「今日は全ホールでバーディ狙うわ!」とティーイングエリアで無邪気に宣言した自由人。ドライバーが140ヤードしか飛ばず、Par4のセカンドで200ヤード以上残る現実を前にしても、「このユーティリティでグリーンに乗せればいいや!」と、まるで初めてのホールかのように気分でクラブを握る。しかし、目の前の30ヤードのアプローチがダフり、鈍い痺れが手に伝わった瞬間の、あの言葉にならない情けなさ。
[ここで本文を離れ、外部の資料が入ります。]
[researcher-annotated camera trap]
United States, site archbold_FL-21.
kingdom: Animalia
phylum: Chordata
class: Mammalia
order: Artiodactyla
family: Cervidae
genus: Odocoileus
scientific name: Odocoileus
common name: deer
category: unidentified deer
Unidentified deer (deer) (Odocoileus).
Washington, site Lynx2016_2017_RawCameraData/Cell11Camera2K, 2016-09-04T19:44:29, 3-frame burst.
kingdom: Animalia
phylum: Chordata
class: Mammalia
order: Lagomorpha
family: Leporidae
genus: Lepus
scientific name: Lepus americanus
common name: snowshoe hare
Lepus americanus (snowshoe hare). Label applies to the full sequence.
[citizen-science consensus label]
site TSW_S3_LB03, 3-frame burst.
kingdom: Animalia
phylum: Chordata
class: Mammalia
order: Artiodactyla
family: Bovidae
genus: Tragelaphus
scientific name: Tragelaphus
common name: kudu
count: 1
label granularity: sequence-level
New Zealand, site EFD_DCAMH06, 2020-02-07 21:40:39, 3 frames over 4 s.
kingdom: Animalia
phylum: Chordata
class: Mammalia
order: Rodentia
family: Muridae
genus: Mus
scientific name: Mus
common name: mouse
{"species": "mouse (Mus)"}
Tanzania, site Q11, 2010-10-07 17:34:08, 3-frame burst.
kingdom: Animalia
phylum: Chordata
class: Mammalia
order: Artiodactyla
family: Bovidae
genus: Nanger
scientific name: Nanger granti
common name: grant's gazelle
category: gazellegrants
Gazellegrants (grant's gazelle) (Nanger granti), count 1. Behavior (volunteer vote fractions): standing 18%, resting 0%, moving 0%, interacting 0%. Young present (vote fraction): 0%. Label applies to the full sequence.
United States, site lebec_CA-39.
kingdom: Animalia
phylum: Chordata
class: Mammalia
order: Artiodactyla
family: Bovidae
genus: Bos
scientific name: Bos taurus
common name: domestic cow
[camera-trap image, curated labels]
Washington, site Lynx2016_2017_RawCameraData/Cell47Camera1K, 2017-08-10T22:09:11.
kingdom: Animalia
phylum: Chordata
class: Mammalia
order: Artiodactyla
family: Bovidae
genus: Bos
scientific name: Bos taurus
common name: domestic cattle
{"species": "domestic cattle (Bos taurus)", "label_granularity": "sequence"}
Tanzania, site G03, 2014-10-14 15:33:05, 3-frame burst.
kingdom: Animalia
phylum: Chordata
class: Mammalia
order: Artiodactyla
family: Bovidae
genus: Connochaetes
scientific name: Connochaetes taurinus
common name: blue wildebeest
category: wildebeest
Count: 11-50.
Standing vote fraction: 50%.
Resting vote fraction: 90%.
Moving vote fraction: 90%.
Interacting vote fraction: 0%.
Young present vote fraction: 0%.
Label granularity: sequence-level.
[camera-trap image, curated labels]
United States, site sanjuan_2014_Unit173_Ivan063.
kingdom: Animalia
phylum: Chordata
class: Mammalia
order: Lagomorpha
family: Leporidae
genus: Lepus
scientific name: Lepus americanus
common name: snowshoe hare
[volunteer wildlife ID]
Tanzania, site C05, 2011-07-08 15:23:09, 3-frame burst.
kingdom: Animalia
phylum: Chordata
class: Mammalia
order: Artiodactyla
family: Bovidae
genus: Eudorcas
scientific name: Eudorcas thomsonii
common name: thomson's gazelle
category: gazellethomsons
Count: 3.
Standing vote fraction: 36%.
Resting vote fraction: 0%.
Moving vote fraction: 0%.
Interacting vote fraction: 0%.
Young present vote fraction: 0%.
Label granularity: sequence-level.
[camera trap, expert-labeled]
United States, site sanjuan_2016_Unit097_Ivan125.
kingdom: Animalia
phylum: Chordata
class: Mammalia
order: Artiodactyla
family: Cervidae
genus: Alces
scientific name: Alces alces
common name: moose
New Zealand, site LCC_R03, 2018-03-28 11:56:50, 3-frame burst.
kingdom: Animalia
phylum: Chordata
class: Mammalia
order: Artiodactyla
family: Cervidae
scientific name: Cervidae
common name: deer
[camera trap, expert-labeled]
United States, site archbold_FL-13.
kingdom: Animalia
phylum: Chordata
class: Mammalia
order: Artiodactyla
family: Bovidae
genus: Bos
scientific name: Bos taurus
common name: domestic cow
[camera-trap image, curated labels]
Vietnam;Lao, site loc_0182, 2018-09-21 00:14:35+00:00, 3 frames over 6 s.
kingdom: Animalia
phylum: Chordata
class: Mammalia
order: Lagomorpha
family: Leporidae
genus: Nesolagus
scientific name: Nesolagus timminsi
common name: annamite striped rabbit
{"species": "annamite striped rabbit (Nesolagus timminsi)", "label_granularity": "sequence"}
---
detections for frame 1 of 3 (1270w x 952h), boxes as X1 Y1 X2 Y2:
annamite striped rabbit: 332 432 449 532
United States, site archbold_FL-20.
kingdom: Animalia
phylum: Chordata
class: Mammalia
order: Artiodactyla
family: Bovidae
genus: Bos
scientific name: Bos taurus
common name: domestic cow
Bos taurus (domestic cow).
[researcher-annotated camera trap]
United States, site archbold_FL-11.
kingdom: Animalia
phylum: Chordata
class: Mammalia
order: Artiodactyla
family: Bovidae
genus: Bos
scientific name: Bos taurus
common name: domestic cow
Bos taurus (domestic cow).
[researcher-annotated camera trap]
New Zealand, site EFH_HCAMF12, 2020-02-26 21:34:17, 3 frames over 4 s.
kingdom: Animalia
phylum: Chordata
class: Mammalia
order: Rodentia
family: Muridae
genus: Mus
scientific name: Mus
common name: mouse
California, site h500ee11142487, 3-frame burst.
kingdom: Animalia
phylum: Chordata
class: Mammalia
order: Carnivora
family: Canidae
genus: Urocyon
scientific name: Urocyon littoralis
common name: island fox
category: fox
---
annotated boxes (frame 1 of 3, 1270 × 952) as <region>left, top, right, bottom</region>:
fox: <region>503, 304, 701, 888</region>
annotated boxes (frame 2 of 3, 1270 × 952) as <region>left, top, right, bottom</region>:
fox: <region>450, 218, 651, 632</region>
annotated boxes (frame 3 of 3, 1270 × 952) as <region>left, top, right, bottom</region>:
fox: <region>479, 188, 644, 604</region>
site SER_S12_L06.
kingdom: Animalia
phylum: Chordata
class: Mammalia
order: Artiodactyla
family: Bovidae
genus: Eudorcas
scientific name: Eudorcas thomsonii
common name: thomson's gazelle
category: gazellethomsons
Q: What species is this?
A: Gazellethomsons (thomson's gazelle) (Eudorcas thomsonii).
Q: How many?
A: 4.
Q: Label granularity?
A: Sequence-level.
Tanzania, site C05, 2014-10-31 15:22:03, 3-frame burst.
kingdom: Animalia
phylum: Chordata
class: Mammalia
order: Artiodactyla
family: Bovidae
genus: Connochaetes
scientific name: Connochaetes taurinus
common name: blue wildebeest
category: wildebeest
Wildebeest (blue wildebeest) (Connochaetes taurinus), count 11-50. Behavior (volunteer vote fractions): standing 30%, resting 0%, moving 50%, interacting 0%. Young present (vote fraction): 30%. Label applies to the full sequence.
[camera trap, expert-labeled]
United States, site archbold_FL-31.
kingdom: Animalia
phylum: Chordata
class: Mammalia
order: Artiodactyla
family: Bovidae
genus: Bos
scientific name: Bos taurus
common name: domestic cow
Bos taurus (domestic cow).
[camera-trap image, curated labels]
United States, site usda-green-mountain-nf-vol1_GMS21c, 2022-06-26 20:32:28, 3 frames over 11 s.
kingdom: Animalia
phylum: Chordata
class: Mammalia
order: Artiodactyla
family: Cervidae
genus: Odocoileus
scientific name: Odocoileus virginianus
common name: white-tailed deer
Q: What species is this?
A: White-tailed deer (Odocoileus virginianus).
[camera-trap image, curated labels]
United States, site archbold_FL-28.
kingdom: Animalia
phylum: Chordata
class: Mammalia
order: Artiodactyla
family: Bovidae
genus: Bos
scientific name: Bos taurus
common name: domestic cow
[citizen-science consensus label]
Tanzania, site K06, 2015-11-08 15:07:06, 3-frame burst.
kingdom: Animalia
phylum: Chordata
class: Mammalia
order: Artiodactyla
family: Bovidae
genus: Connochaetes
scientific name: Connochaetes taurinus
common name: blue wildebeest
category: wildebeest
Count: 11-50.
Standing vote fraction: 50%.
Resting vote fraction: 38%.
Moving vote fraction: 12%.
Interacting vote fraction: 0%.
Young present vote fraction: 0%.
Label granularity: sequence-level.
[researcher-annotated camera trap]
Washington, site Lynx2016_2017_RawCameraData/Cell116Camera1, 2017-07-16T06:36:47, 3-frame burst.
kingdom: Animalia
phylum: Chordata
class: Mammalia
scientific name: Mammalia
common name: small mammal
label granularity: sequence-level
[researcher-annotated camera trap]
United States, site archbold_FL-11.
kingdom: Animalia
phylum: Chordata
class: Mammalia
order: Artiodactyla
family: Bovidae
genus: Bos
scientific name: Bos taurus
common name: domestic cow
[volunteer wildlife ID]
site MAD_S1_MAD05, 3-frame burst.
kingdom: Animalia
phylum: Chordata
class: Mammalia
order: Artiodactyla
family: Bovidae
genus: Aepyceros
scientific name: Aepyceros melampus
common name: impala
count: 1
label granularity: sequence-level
ドローの高弾道は、本来なら滞空時間の長さが持ち味だが、ヘッドスピードが足りないとただ「吹き上がる」球になりがち。インパクトでアッパー軌道が強すぎたり、手先で無理に球を上げようとすることで、フェースの芯を外し、ボールに十分なエネルギーが伝わらない。結果、ランが出ない高弾道が、短い飛距離をさらに短く見せてしまう。特にu150の男性ゴルファーでは、パワー不足を補おうと力むと、さらにスイングが不安定になりやすい。
マネジメントや計画性が皆無な「自由人」は、グリーン周り30ヤード以内の「コツコツとした地味な基礎練習」が絶望的に嫌い。その場のノリでアプローチ番手を選び、打ち方も感覚任せ。ミスするたびに「なんでこれが入らないんだ?」と集中力が続かず、後半に崩れる。せっかくナイスショットをしても、寄せワンが取れないと自己嫌悪に陥り、次のホールではもう今夜の夕食のことで頭がいっぱいで、目の前のライすら見ていない。
自由な発想はショートゲームの多様な引き出しにこそ活きる。この飛距離帯の「自由人」男性がまず取り組むべきは、フルスイングの飛距離向上ではなく、グリーン周り30ヤード以内での「確実な処理パターン」を複数確立すること。ドローの高弾道を活かした優しいロブショットや、転がしでピンに寄せるイメージを頭の中に描き、その選択肢を増やすことが、ゴルフを真に自由にする道だ。